Bien sûr, il y a eu l'arrivée de Laurent Fabius, Jack Lang, Bernard Kouchner, Jean-Luc Mélenchon, Marie-Noëlle Lienemann au gouvernement. Mais est-ce un événement suffisant pour casser en deux l'histoire de la législature ?
La périodisation proposée aujourd'hui par Henri Emmanuelli est d'autant plus cocasse, que la plupart des mesures qu'il dénonce à tort comme emblématique du « social-libéralisme » ont été prises dans la première période (1997-2000), celle qui précisément trouve grâce à ses yeux. Il en est ainsi, par exemple, de l'ouverture du capital de France Télécom (1997) et d'Air France (1999) ; de la privatisation de l'Aérospatiale et de Thomson Multimédias ; des baisses d'impôt, de la réforme de l'assurance vie et des plans d'épargne en actions (décembre 1999)... Chacune de ces mesures peut être discutée, mais aucune ne met en cause les priorités qui engageaient le gouvernement devant les électeurs.
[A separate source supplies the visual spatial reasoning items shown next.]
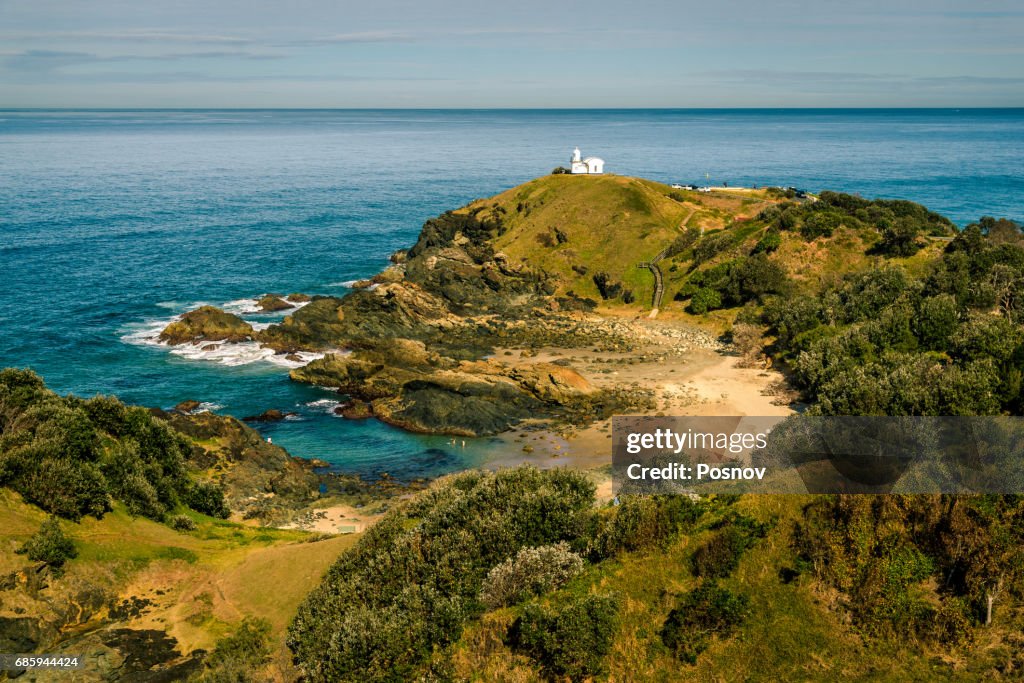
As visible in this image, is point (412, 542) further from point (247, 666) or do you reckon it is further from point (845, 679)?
point (845, 679)

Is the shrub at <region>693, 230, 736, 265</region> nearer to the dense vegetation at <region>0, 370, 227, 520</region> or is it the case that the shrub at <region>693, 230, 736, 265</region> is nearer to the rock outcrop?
the rock outcrop

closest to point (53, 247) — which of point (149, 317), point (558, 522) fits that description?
point (149, 317)

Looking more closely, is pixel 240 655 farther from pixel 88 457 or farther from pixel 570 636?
pixel 88 457

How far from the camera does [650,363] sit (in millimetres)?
62312

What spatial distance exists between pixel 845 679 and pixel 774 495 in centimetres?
690

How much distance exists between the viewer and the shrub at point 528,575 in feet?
73.3

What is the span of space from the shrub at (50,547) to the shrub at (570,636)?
17.5 metres

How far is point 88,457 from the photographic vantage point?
3347cm

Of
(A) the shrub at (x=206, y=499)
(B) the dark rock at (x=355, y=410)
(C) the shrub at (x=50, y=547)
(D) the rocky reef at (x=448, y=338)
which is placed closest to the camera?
(C) the shrub at (x=50, y=547)

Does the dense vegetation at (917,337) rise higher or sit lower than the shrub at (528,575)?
higher

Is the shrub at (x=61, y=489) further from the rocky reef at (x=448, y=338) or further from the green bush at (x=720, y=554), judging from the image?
the green bush at (x=720, y=554)

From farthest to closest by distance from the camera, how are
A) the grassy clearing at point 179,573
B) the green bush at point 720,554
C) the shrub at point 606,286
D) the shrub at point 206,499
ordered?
the shrub at point 606,286, the shrub at point 206,499, the grassy clearing at point 179,573, the green bush at point 720,554

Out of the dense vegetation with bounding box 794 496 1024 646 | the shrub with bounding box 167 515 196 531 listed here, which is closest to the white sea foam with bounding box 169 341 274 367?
the shrub with bounding box 167 515 196 531

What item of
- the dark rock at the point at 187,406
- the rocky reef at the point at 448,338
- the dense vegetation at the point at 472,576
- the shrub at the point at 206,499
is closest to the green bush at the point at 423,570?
the dense vegetation at the point at 472,576
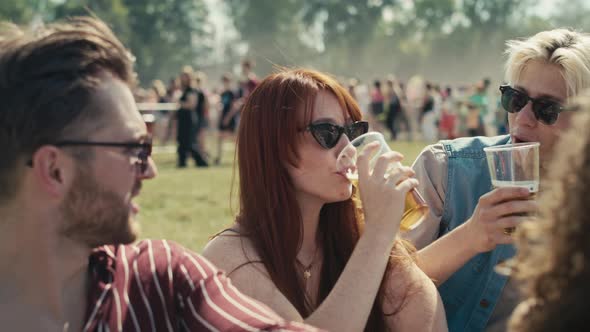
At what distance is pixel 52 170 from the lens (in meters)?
1.87

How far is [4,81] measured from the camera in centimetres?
183

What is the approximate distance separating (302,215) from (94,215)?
104 centimetres

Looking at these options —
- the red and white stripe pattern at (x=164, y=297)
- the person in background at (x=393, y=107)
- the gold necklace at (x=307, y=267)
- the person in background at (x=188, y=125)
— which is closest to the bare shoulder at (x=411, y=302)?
the gold necklace at (x=307, y=267)

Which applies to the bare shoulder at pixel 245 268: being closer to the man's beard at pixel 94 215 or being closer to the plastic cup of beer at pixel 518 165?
the man's beard at pixel 94 215

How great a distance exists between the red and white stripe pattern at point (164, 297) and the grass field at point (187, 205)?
3.24 metres

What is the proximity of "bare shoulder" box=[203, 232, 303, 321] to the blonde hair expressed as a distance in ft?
4.55

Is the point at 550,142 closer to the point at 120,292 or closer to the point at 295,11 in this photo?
the point at 120,292

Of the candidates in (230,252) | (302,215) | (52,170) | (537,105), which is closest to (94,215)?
(52,170)

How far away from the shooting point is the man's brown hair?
71.9 inches

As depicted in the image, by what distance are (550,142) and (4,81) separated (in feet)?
6.80

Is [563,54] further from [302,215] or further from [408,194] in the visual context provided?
[302,215]

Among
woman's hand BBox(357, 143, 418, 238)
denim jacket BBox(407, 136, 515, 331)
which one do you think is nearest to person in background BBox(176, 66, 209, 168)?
denim jacket BBox(407, 136, 515, 331)

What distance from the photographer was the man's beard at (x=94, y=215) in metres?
1.86

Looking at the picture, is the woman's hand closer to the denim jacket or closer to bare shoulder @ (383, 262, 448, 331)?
bare shoulder @ (383, 262, 448, 331)
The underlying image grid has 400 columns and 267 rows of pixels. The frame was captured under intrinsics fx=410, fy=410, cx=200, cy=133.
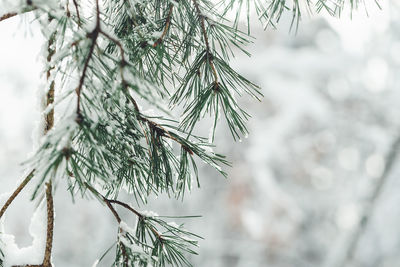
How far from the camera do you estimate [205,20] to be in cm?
82

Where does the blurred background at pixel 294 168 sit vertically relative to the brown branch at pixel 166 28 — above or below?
above

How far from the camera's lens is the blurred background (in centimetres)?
498

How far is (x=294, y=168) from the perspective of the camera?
20.2 feet

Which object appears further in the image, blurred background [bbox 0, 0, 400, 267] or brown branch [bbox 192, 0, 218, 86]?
blurred background [bbox 0, 0, 400, 267]

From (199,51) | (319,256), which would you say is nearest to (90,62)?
(199,51)

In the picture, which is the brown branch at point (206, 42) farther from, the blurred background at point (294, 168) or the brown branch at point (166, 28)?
the blurred background at point (294, 168)

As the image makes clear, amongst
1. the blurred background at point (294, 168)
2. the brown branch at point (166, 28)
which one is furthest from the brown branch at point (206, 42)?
the blurred background at point (294, 168)

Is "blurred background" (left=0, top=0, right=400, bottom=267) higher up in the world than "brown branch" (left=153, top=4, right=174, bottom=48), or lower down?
higher up

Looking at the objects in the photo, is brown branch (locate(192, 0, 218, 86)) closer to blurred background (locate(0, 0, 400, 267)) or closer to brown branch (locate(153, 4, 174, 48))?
brown branch (locate(153, 4, 174, 48))

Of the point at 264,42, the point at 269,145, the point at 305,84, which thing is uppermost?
the point at 264,42

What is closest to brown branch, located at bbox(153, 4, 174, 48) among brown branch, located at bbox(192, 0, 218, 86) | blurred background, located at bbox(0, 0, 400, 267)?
brown branch, located at bbox(192, 0, 218, 86)

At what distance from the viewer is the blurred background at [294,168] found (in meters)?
4.98

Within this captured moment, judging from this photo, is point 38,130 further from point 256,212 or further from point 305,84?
point 305,84

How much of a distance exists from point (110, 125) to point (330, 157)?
5.66m
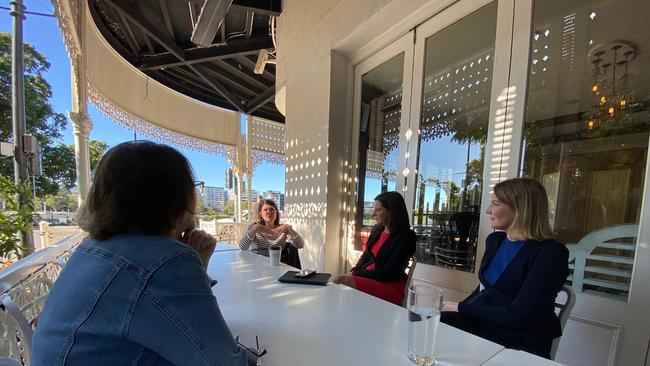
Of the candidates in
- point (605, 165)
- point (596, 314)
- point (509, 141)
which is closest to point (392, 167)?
point (509, 141)

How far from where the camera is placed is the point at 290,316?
89cm

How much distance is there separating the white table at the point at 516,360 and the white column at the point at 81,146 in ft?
13.9

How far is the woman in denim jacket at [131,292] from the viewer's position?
48 cm

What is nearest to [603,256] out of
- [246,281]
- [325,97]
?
[246,281]

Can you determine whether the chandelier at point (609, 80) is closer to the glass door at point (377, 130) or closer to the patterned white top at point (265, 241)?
the glass door at point (377, 130)

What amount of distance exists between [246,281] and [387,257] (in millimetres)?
856

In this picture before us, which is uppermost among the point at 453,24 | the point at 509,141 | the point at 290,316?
the point at 453,24

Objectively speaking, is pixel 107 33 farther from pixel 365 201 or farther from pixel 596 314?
pixel 596 314

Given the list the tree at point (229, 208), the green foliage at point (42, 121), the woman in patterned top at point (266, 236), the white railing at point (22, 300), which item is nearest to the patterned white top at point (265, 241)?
the woman in patterned top at point (266, 236)

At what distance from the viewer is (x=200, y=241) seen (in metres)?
0.92

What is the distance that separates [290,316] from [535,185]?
1.17m

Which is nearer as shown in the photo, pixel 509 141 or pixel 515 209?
pixel 515 209

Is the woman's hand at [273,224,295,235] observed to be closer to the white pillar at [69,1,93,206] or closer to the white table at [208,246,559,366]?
the white table at [208,246,559,366]

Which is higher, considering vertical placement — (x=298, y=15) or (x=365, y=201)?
(x=298, y=15)
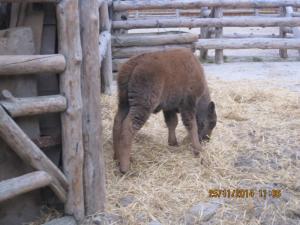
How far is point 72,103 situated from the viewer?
3.63m

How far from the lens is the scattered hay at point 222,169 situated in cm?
419

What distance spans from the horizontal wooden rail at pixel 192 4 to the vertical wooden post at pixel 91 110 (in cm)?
728

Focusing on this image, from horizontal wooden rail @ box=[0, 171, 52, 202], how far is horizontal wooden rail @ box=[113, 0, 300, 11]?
7.92m

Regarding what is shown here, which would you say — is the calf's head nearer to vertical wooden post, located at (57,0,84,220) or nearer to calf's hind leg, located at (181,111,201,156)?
calf's hind leg, located at (181,111,201,156)

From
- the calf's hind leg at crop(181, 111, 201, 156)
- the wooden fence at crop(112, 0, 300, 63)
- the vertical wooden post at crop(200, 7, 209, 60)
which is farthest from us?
the vertical wooden post at crop(200, 7, 209, 60)

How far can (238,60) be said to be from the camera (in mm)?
13086

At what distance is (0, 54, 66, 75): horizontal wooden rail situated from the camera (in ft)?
10.8

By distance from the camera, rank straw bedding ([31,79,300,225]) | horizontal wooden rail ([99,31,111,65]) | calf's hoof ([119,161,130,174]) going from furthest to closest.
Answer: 1. horizontal wooden rail ([99,31,111,65])
2. calf's hoof ([119,161,130,174])
3. straw bedding ([31,79,300,225])

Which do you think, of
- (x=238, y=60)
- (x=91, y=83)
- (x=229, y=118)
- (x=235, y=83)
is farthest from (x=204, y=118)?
(x=238, y=60)

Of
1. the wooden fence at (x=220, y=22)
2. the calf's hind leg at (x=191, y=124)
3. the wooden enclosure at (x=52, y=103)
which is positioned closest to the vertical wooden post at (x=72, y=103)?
the wooden enclosure at (x=52, y=103)

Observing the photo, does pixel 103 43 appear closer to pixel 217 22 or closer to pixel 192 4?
pixel 192 4

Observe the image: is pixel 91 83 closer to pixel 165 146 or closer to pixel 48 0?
pixel 48 0

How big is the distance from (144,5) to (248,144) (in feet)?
21.8

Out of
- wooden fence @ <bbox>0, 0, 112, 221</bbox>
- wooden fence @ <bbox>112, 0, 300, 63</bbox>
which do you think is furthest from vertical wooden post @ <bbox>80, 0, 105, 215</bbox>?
wooden fence @ <bbox>112, 0, 300, 63</bbox>
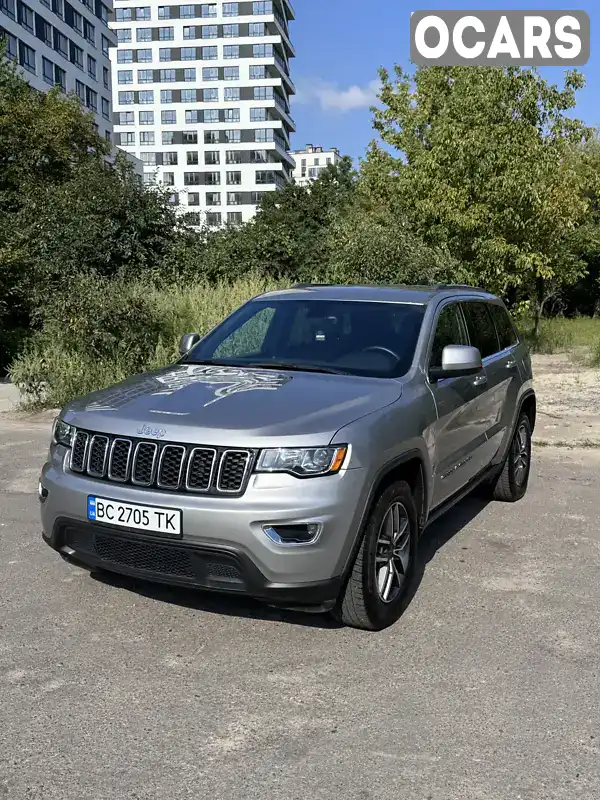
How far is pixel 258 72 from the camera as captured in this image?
9531 centimetres

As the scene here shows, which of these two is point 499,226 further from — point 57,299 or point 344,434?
point 344,434

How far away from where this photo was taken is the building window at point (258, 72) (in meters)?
95.3

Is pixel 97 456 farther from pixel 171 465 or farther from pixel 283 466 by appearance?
pixel 283 466

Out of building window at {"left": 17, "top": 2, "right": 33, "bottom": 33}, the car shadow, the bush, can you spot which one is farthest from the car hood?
building window at {"left": 17, "top": 2, "right": 33, "bottom": 33}

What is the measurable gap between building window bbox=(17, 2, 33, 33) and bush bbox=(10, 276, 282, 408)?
5550cm

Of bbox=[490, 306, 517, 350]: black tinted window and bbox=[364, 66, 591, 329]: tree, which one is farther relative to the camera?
bbox=[364, 66, 591, 329]: tree

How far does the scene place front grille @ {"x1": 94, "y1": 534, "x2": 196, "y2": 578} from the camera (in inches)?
135

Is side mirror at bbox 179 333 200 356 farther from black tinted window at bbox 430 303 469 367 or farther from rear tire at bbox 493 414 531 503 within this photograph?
rear tire at bbox 493 414 531 503

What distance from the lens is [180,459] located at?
345 cm

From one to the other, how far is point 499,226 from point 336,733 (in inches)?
580

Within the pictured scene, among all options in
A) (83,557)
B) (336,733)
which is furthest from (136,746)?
(83,557)

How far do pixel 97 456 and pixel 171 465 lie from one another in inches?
17.7

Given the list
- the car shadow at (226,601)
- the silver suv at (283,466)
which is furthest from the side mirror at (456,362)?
the car shadow at (226,601)

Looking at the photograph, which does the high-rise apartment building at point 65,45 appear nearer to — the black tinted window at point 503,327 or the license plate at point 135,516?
the black tinted window at point 503,327
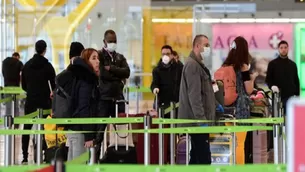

Plutôt que se livrer à des périodisations fantaisistes, mieux vaudrait rechercher des réponses aux causes profondes de notre défaite : la montée de l'insécurité publique, la perte d'autorité de l'État, la persistance d'un chômage élevé, malgré la création de 2 millions d'emplois supplémentaires, le développement de la précarité du travail ; notre difficulté surtout à donner corps à cette « utopie réaliste » sans laquelle les citoyens se replient sur eux-mêmes et sur la défense exclusive de leurs intérêts à court terme.
Cette utopie existe pourtant, et se résume en peu de mots : édifier une société du « bien-être », mais aussi du « bien-vivre », c'est-à-dire une société où chacun pourra réaliser les potentialités dont il est porteur, et en particulier les plus hautes : exercer sa liberté, accéder aux œuvres de la culture et de l'esprit, donner libre cours à sa créativité. Promouvoir un nouvel internationalisme, en faisant de l'Union européenne le levier d'une mondialisation équitable et solidaire. C'est ainsi que nous regagnerons la confiance de nos électeurs, et non en dépréciant nous-mêmes la réalité de notre action.